Work item: Copy out, exactly and with nothing else, the stretch of lines that starts at the line containing "scientific name: Papio" and finishes at the end of the data.

(Stored data)

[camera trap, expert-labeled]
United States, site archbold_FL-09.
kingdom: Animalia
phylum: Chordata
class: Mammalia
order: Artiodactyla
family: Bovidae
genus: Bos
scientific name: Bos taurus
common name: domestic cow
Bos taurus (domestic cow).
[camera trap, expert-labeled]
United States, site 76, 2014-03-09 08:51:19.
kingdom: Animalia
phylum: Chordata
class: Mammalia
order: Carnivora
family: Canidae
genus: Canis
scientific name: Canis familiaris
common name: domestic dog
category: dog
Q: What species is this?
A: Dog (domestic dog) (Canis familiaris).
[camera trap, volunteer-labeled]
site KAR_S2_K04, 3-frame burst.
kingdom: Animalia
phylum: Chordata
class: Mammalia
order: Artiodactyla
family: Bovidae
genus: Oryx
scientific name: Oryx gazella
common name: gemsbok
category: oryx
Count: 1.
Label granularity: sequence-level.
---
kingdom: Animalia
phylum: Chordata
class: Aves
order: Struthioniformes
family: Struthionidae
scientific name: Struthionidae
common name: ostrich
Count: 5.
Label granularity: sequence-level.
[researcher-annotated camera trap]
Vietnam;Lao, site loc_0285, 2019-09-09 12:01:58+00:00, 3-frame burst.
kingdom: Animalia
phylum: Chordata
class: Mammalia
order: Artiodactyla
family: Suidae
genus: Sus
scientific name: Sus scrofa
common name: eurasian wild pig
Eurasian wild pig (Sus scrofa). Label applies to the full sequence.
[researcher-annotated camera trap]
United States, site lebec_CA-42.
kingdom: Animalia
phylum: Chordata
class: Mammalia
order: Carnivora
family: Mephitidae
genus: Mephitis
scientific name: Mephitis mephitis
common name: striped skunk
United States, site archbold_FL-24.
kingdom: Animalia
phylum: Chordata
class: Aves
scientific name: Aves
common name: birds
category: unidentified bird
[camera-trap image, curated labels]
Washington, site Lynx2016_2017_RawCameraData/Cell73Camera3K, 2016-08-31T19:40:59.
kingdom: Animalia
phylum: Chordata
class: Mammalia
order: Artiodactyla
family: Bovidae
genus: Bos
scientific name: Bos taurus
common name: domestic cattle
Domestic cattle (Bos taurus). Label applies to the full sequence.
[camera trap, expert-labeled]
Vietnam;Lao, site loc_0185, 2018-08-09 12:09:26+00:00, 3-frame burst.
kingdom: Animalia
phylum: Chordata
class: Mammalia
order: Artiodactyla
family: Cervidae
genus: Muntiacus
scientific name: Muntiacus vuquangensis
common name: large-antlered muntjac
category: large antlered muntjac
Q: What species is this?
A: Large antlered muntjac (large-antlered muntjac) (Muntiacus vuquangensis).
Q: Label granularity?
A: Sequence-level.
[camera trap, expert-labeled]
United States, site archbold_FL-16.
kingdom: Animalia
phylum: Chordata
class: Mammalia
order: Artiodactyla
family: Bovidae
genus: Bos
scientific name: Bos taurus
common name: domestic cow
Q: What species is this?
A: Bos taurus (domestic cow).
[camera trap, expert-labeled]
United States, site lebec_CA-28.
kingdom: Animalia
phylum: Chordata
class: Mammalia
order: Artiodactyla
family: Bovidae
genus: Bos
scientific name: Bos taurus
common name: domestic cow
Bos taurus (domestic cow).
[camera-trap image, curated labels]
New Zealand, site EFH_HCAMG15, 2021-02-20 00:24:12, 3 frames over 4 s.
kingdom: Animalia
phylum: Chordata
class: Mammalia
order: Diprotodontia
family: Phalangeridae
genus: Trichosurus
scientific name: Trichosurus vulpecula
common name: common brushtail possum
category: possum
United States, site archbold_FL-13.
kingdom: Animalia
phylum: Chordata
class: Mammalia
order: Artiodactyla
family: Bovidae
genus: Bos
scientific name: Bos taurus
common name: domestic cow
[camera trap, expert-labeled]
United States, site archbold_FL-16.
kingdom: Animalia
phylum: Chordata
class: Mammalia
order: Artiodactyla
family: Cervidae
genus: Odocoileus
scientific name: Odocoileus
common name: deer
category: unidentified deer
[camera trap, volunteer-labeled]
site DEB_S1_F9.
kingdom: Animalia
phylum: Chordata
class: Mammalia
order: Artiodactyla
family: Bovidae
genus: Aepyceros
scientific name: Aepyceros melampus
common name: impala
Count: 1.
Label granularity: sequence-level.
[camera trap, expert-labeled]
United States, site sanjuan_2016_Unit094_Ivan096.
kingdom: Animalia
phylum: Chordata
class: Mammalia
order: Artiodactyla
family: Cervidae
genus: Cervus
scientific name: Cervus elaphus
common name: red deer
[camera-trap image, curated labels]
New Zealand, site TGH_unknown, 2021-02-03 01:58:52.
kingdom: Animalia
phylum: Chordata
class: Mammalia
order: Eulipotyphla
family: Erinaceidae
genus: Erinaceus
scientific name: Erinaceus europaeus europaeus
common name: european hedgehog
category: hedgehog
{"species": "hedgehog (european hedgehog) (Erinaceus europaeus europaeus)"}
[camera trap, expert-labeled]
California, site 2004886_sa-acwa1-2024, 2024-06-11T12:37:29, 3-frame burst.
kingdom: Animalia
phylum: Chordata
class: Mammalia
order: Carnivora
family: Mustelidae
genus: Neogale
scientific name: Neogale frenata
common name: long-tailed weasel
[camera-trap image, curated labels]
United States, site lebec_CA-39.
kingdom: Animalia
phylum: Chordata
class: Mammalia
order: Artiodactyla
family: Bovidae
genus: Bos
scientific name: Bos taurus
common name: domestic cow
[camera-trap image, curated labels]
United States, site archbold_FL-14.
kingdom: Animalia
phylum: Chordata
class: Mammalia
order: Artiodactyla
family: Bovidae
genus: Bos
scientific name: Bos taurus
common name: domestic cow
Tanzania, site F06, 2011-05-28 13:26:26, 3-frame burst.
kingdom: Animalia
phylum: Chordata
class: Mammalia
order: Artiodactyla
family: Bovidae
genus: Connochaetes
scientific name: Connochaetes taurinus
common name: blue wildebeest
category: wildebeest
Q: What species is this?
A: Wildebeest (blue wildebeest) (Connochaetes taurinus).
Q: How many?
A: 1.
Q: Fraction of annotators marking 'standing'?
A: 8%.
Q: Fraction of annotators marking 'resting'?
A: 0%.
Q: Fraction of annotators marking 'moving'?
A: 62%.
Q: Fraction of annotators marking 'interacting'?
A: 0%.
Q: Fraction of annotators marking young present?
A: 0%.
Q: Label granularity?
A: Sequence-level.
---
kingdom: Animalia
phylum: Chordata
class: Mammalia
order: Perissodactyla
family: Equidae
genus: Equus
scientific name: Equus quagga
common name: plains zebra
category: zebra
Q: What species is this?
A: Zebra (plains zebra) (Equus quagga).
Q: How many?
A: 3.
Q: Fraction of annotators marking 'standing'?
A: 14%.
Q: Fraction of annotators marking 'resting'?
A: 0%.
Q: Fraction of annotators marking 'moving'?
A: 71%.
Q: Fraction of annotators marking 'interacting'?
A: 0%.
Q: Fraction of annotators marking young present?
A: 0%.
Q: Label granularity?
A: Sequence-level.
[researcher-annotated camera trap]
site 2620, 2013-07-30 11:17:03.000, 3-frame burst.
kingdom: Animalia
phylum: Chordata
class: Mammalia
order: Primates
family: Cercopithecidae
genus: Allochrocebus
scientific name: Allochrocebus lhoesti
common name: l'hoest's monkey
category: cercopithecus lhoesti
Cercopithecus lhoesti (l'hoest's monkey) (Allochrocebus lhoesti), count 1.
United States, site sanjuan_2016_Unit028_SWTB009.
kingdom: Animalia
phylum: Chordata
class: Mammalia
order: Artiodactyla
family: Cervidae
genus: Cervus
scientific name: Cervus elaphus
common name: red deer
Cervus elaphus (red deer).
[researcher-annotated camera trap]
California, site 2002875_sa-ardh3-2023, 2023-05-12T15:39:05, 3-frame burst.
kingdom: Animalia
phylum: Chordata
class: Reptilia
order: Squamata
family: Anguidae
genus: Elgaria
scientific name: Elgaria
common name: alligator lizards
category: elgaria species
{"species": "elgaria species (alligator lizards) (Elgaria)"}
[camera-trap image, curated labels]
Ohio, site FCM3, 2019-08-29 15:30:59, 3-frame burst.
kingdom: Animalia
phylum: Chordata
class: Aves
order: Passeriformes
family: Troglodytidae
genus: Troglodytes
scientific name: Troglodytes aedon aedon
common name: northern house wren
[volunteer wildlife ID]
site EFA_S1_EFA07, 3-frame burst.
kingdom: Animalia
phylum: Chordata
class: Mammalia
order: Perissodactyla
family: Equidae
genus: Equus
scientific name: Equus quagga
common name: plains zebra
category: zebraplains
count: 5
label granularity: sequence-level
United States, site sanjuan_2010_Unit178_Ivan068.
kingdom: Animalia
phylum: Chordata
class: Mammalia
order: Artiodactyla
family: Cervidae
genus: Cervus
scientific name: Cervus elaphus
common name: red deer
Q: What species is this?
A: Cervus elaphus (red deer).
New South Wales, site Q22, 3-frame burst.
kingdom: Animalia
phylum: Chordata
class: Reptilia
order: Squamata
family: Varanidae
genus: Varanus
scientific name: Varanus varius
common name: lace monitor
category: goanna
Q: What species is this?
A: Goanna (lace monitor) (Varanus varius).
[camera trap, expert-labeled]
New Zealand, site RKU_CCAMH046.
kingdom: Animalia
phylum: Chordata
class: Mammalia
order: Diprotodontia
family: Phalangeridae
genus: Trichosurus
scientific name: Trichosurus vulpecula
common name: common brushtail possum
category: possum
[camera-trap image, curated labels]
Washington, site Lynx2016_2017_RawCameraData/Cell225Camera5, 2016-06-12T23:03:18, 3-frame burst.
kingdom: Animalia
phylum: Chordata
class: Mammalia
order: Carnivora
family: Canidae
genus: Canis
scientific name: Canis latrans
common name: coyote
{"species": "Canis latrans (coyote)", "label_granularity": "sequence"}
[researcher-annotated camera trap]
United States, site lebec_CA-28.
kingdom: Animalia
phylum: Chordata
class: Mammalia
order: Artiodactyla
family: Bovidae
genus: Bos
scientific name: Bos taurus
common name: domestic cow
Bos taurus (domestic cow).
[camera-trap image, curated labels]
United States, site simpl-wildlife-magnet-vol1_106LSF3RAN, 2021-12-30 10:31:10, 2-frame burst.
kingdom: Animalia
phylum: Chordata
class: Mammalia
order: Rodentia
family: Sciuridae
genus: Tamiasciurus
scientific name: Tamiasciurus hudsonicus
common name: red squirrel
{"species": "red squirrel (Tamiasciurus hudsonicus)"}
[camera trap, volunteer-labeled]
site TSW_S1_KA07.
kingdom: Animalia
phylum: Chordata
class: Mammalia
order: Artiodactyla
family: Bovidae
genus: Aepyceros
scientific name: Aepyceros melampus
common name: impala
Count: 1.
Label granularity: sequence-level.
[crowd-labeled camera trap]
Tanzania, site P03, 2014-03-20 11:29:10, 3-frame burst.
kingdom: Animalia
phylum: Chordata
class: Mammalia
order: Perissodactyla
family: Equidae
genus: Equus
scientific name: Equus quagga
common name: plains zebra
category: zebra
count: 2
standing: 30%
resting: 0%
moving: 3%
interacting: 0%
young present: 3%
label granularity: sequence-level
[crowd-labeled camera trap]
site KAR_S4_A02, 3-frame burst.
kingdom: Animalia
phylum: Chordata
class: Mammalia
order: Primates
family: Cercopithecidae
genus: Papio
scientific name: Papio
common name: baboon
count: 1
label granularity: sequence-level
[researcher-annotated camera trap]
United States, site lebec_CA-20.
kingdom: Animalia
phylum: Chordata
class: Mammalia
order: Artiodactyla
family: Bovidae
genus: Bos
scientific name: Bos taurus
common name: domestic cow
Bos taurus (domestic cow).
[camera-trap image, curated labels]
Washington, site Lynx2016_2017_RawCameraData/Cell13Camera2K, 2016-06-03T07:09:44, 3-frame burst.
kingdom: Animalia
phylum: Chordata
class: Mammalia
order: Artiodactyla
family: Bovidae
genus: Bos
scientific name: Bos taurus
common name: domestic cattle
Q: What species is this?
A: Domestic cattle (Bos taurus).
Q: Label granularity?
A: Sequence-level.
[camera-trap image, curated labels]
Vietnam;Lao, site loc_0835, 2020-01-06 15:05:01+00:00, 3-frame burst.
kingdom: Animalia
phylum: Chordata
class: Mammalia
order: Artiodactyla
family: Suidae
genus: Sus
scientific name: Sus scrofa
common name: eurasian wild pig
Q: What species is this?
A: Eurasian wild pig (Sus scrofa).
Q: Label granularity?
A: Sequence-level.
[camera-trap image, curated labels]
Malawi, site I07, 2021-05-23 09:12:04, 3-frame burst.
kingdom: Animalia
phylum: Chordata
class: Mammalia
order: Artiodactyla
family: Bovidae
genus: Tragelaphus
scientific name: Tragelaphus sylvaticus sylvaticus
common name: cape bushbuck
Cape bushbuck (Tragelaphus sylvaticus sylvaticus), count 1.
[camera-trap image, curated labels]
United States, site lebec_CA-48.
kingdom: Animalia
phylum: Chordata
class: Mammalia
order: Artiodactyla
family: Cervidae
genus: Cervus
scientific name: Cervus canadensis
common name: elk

Exercise result:
scientific name: Papio
common name: baboon
count: 1
label granularity: sequence-level
[researcher-annotated camera trap]
United States, site lebec_CA-20.
kingdom: Animalia
phylum: Chordata
class: Mammalia
order: Artiodactyla
family: Bovidae
genus: Bos
scientific name: Bos taurus
common name: domestic cow
Bos taurus (domestic cow).
[camera-trap image, curated labels]
Washington, site Lynx2016_2017_RawCameraData/Cell13Camera2K, 2016-06-03T07:09:44, 3-frame burst.
kingdom: Animalia
phylum: Chordata
class: Mammalia
order: Artiodactyla
family: Bovidae
genus: Bos
scientific name: Bos taurus
common name: domestic cattle
Q: What species is this?
A: Domestic cattle (Bos taurus).
Q: Label granularity?
A: Sequence-level.
[camera-trap image, curated labels]
Vietnam;Lao, site loc_0835, 2020-01-06 15:05:01+00:00, 3-frame burst.
kingdom: Animalia
phylum: Chordata
class: Mammalia
order: Artiodactyla
family: Suidae
genus: Sus
scientific name: Sus scrofa
common name: eurasian wild pig
Q: What species is this?
A: Eurasian wild pig (Sus scrofa).
Q: Label granularity?
A: Sequence-level.
[camera-trap image, curated labels]
Malawi, site I07, 2021-05-23 09:12:04, 3-frame burst.
kingdom: Animalia
phylum: Chordata
class: Mammalia
order: Artiodactyla
family: Bovidae
genus: Tragelaphus
scientific name: Tragelaphus sylvaticus sylvaticus
common name: cape bushbuck
Cape bushbuck (Tragelaphus sylvaticus sylvaticus), count 1.
[camera-trap image, curated labels]
United States, site lebec_CA-48.
kingdom: Animalia
phylum: Chordata
class: Mammalia
order: Artiodactyla
family: Cervidae
genus: Cervus
scientific name: Cervus canadensis
common name: elk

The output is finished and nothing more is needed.